§ WHAT THIS TASK INVOLVES
Your task is to reproduce, exactly and only, the lines running from the line containing "9 Warrior Way Sharpsburg - 40" to the end of the data below, both included.

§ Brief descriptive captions
- Opening Delimiter -

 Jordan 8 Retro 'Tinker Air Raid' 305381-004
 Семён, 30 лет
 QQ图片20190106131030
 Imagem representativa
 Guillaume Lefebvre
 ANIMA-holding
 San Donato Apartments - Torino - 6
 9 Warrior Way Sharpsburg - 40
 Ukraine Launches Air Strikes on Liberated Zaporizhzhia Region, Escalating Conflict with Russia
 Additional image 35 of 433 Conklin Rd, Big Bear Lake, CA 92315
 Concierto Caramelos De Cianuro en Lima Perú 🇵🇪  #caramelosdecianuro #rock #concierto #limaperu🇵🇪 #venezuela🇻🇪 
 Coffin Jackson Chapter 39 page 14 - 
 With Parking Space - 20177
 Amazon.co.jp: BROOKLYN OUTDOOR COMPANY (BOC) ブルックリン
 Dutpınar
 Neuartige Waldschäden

- Closing Delimiter -

§ YOUR RESPONSE
 9 Warrior Way Sharpsburg - 40
 Ukraine Launches Air Strikes on Liberated Zaporizhzhia Region, Escalating Conflict with Russia
 Additional image 35 of 433 Conklin Rd, Big Bear Lake, CA 92315
 Concierto Caramelos De Cianuro en Lima Perú 🇵🇪  #caramelosdecianuro #rock #concierto #limaperu🇵🇪 #venezuela🇻🇪 
 Coffin Jackson Chapter 39 page 14 - 
 With Parking Space - 20177
 Amazon.co.jp: BROOKLYN OUTDOOR COMPANY (BOC) ブルックリン
 Dutpınar
 Neuartige Waldschäden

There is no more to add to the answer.